◆ Your assignment:
From the entries below, copy every line that holds the word "LINK".

◆ Dataset excerpts:
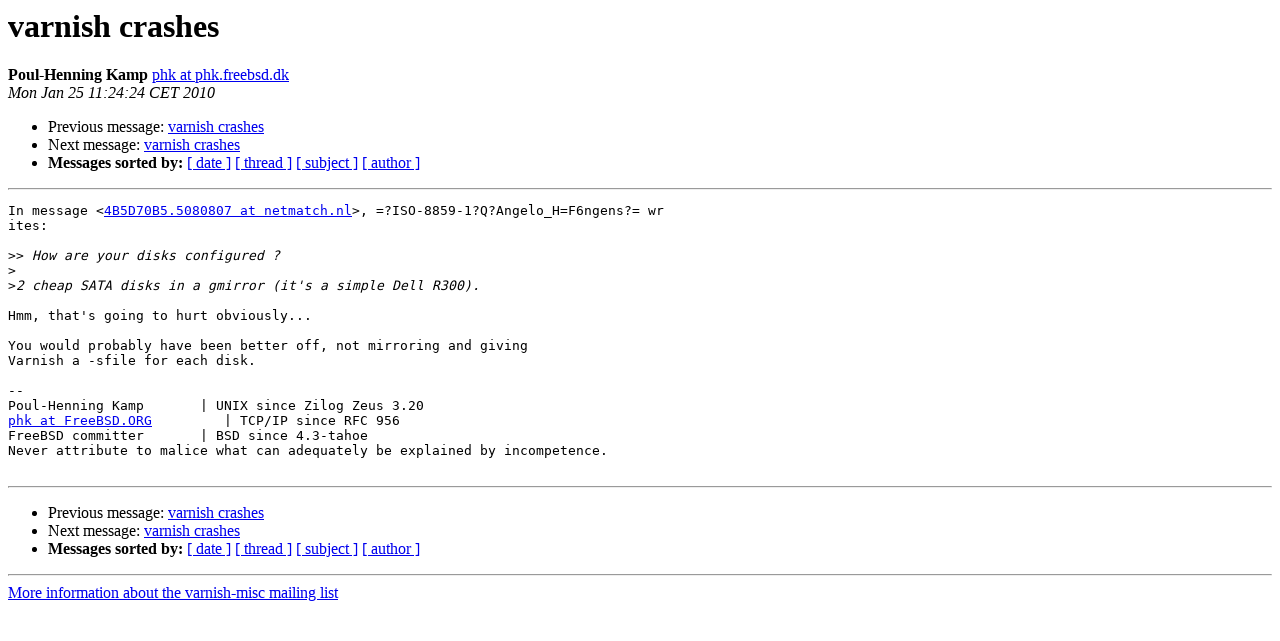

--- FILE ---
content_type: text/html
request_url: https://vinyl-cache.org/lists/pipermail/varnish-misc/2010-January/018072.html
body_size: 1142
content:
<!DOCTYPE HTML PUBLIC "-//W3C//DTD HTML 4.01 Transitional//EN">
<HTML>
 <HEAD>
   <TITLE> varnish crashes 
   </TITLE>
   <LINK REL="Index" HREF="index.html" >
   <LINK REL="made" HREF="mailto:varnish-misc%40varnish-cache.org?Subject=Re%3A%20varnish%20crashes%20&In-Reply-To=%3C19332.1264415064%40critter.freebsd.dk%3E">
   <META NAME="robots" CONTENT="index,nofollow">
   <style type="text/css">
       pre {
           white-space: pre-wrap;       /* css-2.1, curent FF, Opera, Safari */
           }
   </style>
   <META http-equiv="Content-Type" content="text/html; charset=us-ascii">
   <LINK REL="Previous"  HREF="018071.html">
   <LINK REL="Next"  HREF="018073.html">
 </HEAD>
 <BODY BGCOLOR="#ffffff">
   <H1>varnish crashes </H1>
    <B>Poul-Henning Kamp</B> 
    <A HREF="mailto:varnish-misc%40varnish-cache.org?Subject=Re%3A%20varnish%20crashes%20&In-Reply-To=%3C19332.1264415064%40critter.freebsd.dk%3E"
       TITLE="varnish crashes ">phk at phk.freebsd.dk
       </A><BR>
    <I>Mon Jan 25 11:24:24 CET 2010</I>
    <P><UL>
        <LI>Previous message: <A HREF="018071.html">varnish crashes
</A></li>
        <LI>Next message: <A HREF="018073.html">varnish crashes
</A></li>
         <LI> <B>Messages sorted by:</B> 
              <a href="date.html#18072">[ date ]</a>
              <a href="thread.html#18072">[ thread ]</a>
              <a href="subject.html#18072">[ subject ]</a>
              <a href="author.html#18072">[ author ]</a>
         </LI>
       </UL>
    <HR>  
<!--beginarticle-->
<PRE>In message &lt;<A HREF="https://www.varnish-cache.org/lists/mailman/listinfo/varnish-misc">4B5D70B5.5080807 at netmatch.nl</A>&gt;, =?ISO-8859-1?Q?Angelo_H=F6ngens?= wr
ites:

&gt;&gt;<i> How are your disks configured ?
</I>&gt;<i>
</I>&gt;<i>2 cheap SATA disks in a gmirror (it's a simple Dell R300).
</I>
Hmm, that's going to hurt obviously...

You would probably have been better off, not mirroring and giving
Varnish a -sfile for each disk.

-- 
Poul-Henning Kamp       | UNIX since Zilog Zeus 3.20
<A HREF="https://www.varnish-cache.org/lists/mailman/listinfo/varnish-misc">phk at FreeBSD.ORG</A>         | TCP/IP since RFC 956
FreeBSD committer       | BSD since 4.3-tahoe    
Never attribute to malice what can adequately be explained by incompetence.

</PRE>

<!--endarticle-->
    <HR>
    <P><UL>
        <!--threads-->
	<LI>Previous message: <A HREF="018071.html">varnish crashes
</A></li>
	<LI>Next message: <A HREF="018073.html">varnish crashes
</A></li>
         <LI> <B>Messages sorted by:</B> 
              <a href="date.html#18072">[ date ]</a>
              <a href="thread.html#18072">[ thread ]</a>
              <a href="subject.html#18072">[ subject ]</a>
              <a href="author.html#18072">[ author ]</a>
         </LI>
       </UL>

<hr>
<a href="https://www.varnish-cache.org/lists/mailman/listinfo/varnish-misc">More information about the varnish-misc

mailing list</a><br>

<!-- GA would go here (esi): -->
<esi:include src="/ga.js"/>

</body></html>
* * *
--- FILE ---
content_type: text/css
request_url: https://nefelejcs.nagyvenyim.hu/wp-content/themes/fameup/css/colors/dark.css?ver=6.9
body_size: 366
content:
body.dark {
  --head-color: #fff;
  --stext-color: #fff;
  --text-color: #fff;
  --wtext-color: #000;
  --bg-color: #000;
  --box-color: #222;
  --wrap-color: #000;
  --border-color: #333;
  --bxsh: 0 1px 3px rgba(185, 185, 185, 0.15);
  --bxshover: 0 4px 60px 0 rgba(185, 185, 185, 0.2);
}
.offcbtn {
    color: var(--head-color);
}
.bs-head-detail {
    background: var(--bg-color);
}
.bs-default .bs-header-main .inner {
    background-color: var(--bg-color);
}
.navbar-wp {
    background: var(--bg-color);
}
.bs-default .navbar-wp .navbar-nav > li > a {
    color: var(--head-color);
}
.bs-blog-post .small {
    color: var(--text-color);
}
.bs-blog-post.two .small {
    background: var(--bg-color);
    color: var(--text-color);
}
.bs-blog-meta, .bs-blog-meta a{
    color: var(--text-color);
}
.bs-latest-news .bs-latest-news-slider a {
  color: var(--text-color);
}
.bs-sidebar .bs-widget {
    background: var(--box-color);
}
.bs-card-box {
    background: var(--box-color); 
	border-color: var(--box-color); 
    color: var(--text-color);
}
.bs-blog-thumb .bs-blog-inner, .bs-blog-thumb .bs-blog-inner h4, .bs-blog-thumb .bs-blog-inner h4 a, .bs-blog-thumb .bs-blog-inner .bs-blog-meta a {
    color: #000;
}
==
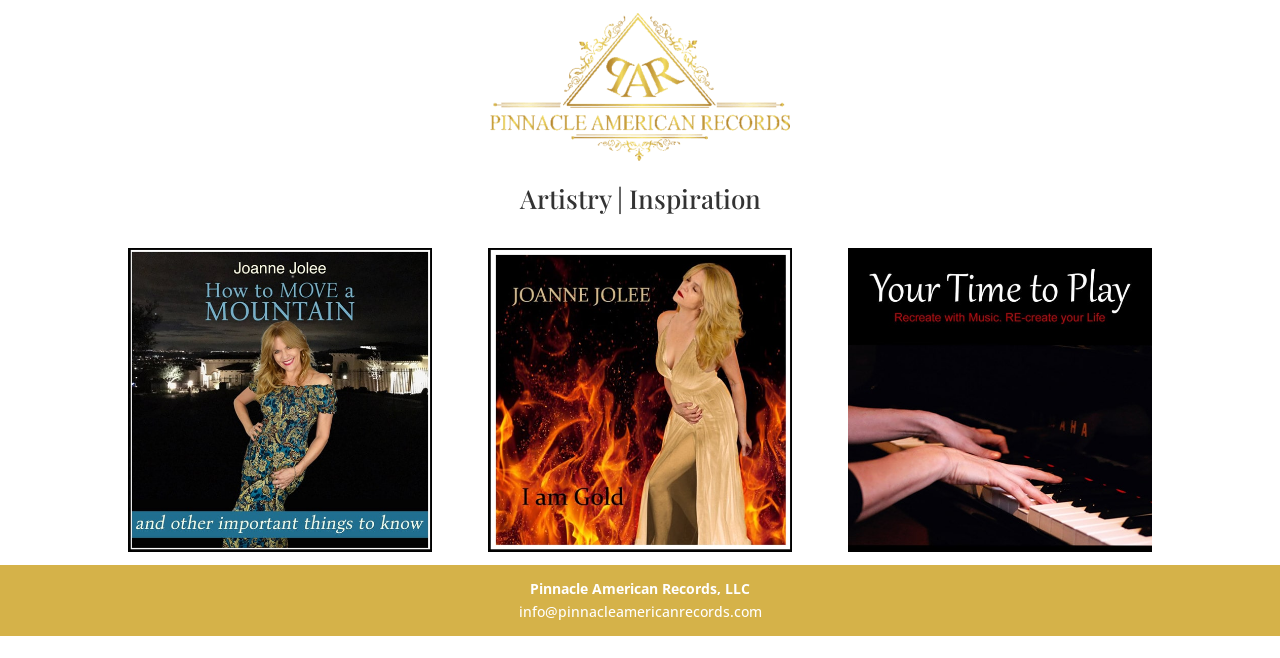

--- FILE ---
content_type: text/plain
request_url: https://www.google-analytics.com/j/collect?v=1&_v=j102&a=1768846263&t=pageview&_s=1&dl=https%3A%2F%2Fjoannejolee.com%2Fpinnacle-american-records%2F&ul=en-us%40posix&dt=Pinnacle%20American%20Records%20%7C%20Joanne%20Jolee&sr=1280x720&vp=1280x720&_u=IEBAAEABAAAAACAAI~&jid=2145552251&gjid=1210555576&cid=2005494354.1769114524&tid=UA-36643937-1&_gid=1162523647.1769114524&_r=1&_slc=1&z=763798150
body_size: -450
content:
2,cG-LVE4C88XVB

◆ Response to this task:
   <LINK REL="Index" HREF="index.html" >
   <LINK REL="made" HREF="mailto:varnish-misc%40varnish-cache.org?Subject=Re%3A%20varnish%20crashes%20&In-Reply-To=%3C19332.1264415064%40critter.freebsd.dk%3E">
   <LINK REL="Previous"  HREF="018071.html">
   <LINK REL="Next"  HREF="018073.html">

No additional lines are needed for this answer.